What the task requires:
Can you return the data word for word, beginning at the line that contains "What distance exists" (that line included) and continuing through the end of the data, with the pictures left out?

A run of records
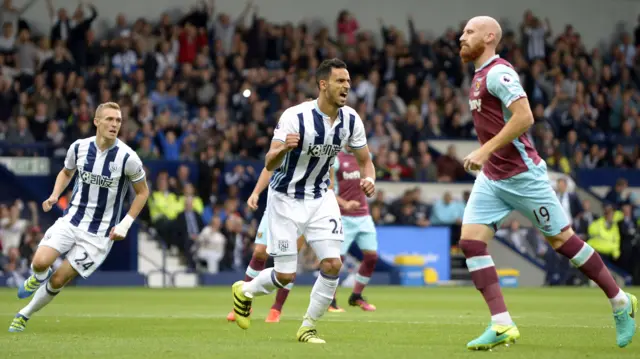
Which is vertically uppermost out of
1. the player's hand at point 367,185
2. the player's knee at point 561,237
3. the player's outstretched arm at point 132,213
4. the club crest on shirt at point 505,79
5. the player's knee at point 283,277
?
the club crest on shirt at point 505,79

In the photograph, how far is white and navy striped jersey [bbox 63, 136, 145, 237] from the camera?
1159cm

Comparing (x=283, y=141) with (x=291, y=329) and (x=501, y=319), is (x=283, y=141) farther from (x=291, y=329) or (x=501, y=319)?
(x=291, y=329)

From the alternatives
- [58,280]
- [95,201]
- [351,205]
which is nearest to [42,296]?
[58,280]

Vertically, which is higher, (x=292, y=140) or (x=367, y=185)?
(x=292, y=140)

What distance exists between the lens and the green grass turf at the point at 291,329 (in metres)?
8.66

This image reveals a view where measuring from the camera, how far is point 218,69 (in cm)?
2852

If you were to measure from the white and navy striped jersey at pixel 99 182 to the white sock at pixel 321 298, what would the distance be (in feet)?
9.62

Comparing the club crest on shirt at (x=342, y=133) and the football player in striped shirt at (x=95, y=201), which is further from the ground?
the club crest on shirt at (x=342, y=133)

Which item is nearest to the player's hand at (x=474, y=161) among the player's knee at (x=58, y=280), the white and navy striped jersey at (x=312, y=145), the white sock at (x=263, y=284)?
the white and navy striped jersey at (x=312, y=145)

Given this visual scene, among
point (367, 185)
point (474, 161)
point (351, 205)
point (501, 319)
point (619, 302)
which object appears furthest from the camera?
point (351, 205)

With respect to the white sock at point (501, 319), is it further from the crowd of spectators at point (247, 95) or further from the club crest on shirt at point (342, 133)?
the crowd of spectators at point (247, 95)

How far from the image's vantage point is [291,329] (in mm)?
11266

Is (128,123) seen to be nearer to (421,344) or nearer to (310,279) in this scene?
(310,279)

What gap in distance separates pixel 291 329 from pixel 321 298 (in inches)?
70.6
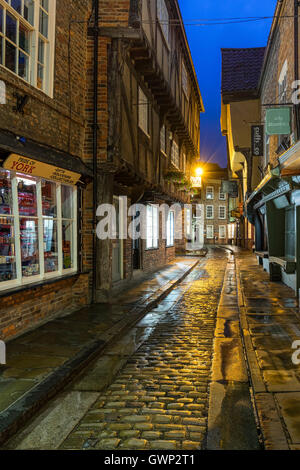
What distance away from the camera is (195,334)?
272 inches

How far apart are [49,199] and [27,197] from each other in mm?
869

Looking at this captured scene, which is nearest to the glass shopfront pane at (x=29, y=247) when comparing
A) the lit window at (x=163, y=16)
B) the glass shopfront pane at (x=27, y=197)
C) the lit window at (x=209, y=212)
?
the glass shopfront pane at (x=27, y=197)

Problem solution:
What distance exists between the lens and the green grass turf at the point at 291,329 (in metres)?
8.66

This image reveals a view where measuring from the camera, how far is point 218,69 (in cm)?
2852

If you were to measure from the white and navy striped jersey at pixel 99 182 to the white sock at pixel 321 298, what would the distance be (in feet)?
9.62

Comparing the club crest on shirt at (x=342, y=133) and the football player in striped shirt at (x=95, y=201), which is further from the ground?
the club crest on shirt at (x=342, y=133)

Which item is nearest to the player's hand at (x=474, y=161) among the player's knee at (x=58, y=280), the white and navy striped jersey at (x=312, y=145), the white sock at (x=263, y=284)?
the white and navy striped jersey at (x=312, y=145)

Given this visual scene, among
point (367, 185)
point (474, 161)
point (351, 205)
point (501, 319)
point (619, 302)
which object appears furthest from the camera?
point (351, 205)

With respect to the white sock at point (501, 319), is it further from the crowd of spectators at point (247, 95) or further from the club crest on shirt at point (342, 133)?
the crowd of spectators at point (247, 95)

How far from the image's vantage point is [291,329] (in mm)?
11266

Is (128,123) seen to be nearer to (421,344) or nearer to (310,279) in this scene?
(310,279)

What gap in distance separates pixel 291 329 from pixel 321 298 (in inches)?
70.6
What distance away from the camera is (195,334)?
272 inches

How far apart are [49,199] and [27,197] from each other in mm?
869

Looking at this captured scene, which is nearest to the glass shopfront pane at (x=29, y=247) when comparing
A) the lit window at (x=163, y=16)
B) the glass shopfront pane at (x=27, y=197)
C) the lit window at (x=209, y=212)
?
the glass shopfront pane at (x=27, y=197)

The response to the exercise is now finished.